LinearRegression(copy_X=True, fit_intercept=True, normalize=True)


In brackets are displayed the current values for the “hyperparameters” of the estimator. To learn about the specific “hyperparameters” check the documentation:

In [4]:
# Try: model?

Meta parameters can be changed after the model has been created:

In [5]:
model.fit_intercept = False
print model

LinearRegression(copy_X=True, fit_intercept=False, normalize=True)


Given a scikit-learn *estimator* object named `model`, the following methods are available:

* *Available in all Estimators*
  * `model.fit()` : fit training data.
      * For supervised learning, this accepts two arguments: `model.fit(X, y)`.
      * For unsupervised learning, this accepts only a single argument `model.fit(X)`.
* *Available in supervised estimators*
  * `model.predict()` : predict the label of a new set of data. This accepts one argument `model.predict(X_new)`).
  * `model.predict_proba()`: Returns the probability of a categorical label. The label itself is returned by `model.predict()`.
  * `model.score()`: Scores are between 0 and 1, with a larger score indicating a better fit.
* *Available in unsupervised estimators*
  * `model.transform()`: Transform new data into the new basis. This accepts one argument `X_new`, and returns the new representation of the data.
  * `model.fit_transform()`: some estimators implement this method, which more efficiently performs a fit and a transform on the same input data.

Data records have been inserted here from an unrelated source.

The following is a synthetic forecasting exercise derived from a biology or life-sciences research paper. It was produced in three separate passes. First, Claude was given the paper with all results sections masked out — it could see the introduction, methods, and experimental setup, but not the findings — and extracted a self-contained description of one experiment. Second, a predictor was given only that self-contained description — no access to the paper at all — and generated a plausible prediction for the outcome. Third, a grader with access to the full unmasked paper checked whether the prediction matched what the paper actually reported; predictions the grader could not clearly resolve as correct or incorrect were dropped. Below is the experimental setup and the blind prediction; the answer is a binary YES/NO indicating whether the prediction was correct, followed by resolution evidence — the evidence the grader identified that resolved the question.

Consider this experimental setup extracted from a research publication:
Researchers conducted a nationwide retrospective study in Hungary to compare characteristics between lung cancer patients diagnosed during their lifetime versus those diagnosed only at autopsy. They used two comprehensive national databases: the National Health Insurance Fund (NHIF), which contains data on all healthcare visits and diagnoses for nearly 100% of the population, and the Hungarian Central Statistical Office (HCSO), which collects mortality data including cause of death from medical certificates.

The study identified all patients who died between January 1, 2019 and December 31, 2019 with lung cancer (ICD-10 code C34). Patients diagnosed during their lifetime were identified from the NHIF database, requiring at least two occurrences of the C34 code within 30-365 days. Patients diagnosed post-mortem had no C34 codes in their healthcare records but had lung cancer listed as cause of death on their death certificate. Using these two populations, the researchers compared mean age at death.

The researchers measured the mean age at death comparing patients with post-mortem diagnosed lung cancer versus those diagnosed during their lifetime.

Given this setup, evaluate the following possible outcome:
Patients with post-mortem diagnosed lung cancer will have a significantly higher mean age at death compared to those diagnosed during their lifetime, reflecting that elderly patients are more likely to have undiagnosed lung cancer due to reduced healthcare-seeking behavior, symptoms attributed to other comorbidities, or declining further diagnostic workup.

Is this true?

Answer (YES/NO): YES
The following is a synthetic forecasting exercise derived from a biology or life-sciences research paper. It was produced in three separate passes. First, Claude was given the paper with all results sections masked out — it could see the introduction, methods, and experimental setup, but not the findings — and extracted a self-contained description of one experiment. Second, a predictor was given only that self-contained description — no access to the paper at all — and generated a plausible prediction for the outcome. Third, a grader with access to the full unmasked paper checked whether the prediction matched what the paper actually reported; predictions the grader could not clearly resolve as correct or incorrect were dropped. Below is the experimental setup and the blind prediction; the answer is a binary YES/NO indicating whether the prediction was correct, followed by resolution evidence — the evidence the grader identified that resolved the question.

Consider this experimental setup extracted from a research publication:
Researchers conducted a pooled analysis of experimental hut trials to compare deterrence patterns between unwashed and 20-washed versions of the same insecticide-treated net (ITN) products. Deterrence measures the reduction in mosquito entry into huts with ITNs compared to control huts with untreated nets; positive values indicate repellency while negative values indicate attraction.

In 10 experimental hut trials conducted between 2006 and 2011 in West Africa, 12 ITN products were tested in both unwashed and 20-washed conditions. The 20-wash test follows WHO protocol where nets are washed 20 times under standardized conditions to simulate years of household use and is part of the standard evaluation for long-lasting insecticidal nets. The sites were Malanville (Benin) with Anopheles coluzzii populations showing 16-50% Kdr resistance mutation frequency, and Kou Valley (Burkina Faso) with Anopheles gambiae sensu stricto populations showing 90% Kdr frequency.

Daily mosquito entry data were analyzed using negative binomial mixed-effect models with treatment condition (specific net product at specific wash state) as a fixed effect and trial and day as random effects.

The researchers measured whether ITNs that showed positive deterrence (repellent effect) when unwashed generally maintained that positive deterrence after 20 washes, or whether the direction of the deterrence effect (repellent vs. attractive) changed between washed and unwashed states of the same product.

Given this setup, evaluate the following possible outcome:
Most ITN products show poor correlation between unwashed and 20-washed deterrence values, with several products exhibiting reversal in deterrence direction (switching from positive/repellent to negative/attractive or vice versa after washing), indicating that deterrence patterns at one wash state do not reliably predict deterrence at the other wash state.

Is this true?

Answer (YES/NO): YES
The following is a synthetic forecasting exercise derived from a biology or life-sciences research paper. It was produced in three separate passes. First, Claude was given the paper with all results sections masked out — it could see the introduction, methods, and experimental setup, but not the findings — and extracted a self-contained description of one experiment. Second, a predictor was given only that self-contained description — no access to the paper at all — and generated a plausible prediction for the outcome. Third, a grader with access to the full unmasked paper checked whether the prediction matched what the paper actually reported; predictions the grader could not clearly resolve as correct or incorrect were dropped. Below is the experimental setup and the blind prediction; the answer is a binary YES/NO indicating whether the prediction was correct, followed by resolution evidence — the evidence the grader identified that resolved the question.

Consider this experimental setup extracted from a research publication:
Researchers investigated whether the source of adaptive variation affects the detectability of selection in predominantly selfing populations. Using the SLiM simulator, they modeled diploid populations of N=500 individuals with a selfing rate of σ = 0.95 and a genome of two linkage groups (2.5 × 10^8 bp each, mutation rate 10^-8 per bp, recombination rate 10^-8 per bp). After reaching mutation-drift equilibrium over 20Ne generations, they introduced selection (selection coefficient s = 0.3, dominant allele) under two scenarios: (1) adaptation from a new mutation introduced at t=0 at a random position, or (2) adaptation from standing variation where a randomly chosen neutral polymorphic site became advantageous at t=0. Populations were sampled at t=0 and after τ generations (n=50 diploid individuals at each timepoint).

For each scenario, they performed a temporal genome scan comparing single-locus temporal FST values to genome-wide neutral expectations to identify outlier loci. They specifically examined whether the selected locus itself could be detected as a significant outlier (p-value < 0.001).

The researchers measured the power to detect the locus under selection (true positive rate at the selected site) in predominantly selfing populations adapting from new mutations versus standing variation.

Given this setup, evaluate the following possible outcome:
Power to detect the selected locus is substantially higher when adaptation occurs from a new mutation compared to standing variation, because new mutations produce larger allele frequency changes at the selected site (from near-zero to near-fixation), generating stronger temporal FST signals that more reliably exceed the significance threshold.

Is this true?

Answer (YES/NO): NO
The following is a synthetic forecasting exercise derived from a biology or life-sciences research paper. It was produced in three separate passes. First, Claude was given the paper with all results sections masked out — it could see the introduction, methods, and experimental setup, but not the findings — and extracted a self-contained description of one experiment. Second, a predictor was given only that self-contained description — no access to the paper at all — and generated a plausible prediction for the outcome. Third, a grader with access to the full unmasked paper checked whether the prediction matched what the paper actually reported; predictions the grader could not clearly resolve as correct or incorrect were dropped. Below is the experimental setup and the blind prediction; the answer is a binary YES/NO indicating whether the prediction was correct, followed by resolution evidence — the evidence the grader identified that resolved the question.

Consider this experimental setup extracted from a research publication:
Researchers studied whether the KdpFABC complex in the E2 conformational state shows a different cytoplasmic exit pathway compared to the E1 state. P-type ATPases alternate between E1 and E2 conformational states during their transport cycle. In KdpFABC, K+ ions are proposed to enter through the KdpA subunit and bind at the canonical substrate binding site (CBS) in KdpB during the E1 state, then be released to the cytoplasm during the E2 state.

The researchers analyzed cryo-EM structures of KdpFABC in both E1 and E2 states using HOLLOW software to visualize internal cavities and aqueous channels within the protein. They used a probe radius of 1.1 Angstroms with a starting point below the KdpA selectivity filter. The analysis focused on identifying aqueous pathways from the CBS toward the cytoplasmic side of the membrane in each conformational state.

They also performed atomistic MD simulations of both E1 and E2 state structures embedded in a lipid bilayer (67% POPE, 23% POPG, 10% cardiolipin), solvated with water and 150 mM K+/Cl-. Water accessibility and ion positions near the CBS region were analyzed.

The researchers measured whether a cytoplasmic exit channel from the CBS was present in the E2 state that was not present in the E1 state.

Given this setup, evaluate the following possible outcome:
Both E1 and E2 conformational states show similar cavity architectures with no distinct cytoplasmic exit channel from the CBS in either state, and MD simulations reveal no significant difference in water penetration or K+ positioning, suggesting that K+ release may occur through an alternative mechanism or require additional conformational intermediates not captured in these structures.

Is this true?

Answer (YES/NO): NO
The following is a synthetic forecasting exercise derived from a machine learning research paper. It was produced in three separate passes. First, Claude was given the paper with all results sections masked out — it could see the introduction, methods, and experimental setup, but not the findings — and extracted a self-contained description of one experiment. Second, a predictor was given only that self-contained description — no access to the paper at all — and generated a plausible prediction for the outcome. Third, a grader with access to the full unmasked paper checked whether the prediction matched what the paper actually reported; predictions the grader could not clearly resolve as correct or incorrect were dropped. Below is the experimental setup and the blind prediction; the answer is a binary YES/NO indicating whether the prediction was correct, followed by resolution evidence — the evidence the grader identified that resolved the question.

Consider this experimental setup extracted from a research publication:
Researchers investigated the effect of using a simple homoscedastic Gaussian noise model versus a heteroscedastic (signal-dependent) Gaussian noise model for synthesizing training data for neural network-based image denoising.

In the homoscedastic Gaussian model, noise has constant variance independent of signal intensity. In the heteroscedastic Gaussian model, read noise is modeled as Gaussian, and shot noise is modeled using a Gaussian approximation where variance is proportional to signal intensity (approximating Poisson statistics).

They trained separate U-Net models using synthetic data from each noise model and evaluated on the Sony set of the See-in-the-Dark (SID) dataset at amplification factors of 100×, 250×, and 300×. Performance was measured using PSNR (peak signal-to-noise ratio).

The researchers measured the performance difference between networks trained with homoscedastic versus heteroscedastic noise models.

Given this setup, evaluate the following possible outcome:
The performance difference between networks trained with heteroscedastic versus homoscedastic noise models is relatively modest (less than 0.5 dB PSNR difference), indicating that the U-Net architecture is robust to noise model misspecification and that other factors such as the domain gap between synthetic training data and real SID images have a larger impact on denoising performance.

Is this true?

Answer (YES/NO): NO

## 1 Simple estimator example: fit a linear regression model

In [6]:
import bokeh.plotting as bk
bk.output_notebook()



In [7]:
from sklearn import datasets, preprocessing, metrics
X, y = datasets.samples_generator.make_regression(n_samples=70,
                                                  n_features=1, n_informative=1,
                                                  random_state=0, noise=5)
scaler = preprocessing.MinMaxScaler()
X_sc = scaler.fit_transform(X)

lin = linear_model.LinearRegression(fit_intercept=True)
lin.fit(X_sc, y)

print lin
print "Model coefficient: %.5f, and intercept: %.5f" % (lin.coef_, lin.intercept_)
err = metrics.mean_squared_error(lin.predict(X_sc), y)
print ("Mean Squared Error: %.2f" % err)

# Plot the data and the model prediction
X_p = np.linspace(0, 1, 2)[:, np.newaxis]
y_p = lin.predict(X_p)

fig = bk.figure(title='Simple Regression', 
                x_axis_label='X scaled',
                y_axis_label='y',
                plot_width=600, plot_height=300)
fig.circle(X_sc.squeeze(), y, line_color='darkgreen', size=10,
           fill_color='green', fill_alpha=0.5, legend='Measured Data')
fig.line(X_p.ravel(), y_p, line_color='blue', legend='Predicted Values')
fig.legend.orientation = 'bottom_right'
bk.show(fig)

LinearRegression(copy_X=True, fit_intercept=True, normalize=False)
Model coefficient: 275.99550, and intercept: -145.41186
Mean Squared Error: 23.04


## 2 Separate Training and Validation Sets

**Fitting a model and testing it on the same data is a methodological mistake:** a model could have a perfect score but would fail to predict anything useful on yet-unseen data. This situation is called <font color="Red">overfitting</font>. To avoid it, it is common practice to hold out part of the available data as a **Validation  Set** `X_valid, y_valid`.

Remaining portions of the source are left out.